▶ _Assigned task_
When you copy from the entries that follow, take only the lines from the one with "common name: mountain lion" down to the one with "scientific name: Cervus elaphus", keeping both ends and dropping every picture.

▶ _Information_

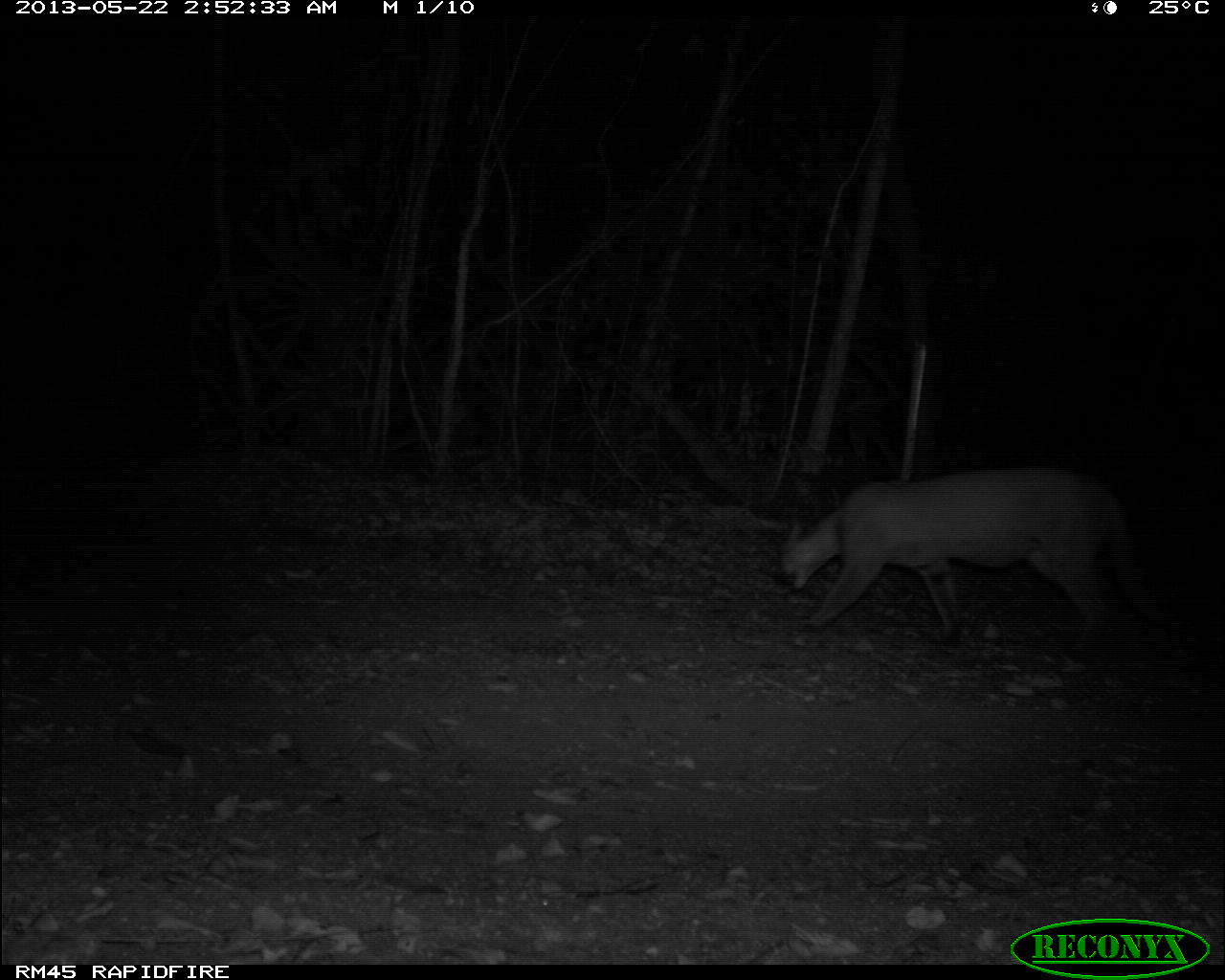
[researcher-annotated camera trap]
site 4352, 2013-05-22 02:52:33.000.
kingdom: Animalia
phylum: Chordata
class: Mammalia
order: Carnivora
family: Felidae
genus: Puma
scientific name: Puma concolor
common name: mountain lion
Puma concolor (mountain lion), count 1, sex male.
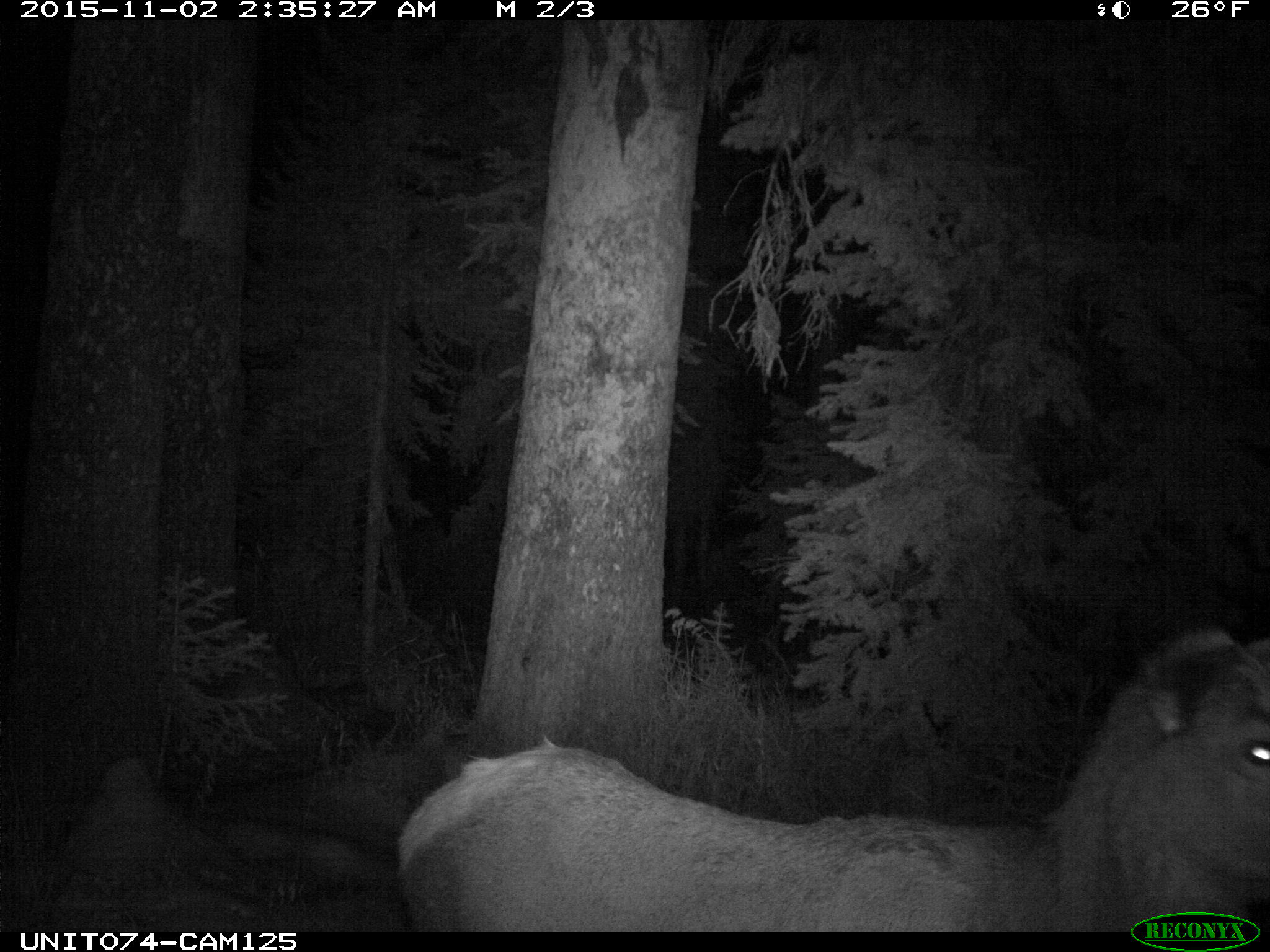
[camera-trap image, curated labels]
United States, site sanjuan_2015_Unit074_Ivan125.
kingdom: Animalia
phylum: Chordata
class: Mammalia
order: Artiodactyla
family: Cervidae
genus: Cervus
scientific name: Cervus elaphus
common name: red deer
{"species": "Cervus elaphus (red deer)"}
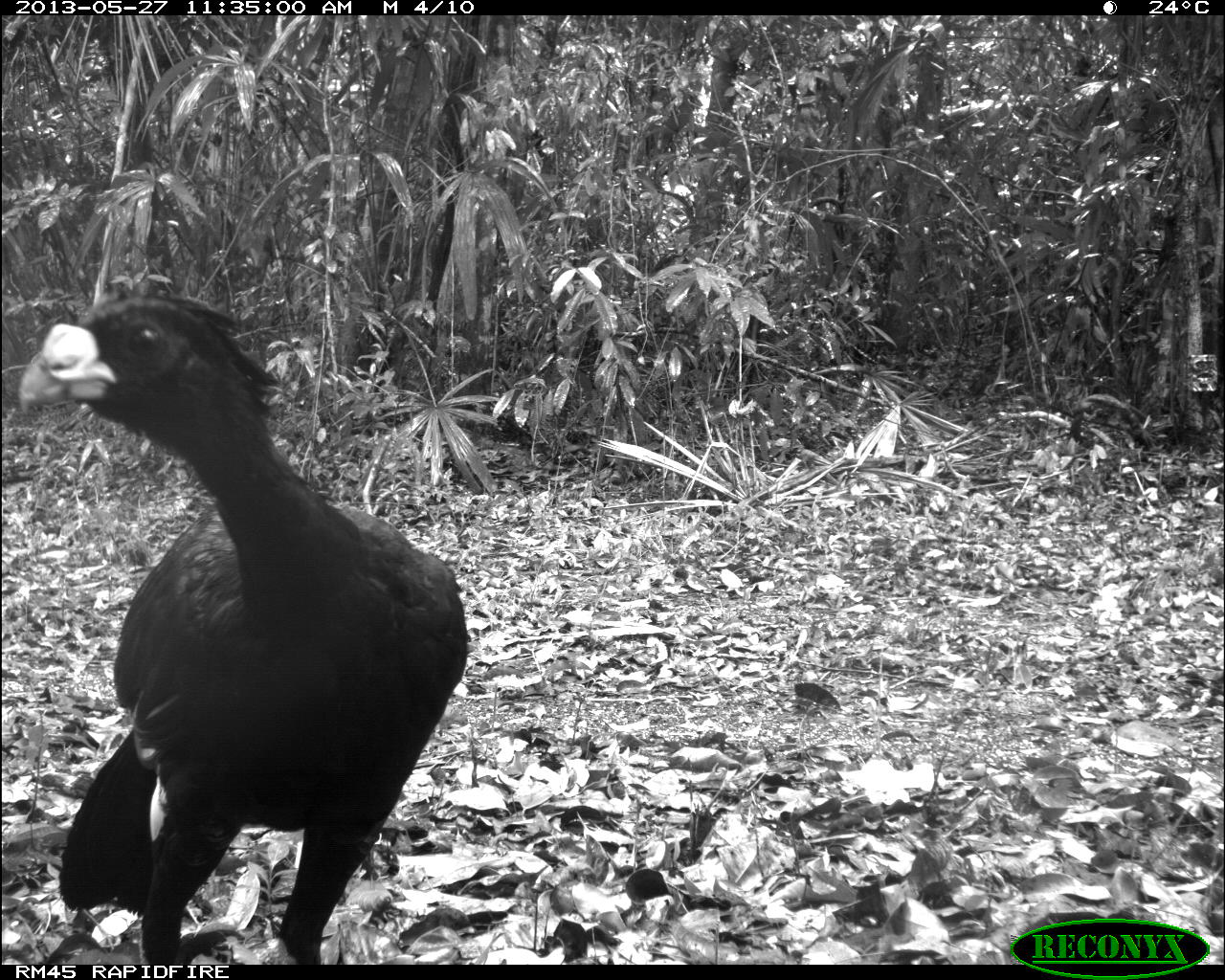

▶ _Answer below_
common name: mountain lion
Puma concolor (mountain lion), count 1, sex male.
[camera-trap image, curated labels]
United States, site sanjuan_2015_Unit074_Ivan125.
kingdom: Animalia
phylum: Chordata
class: Mammalia
order: Artiodactyla
family: Cervidae
genus: Cervus
scientific name: Cervus elaphus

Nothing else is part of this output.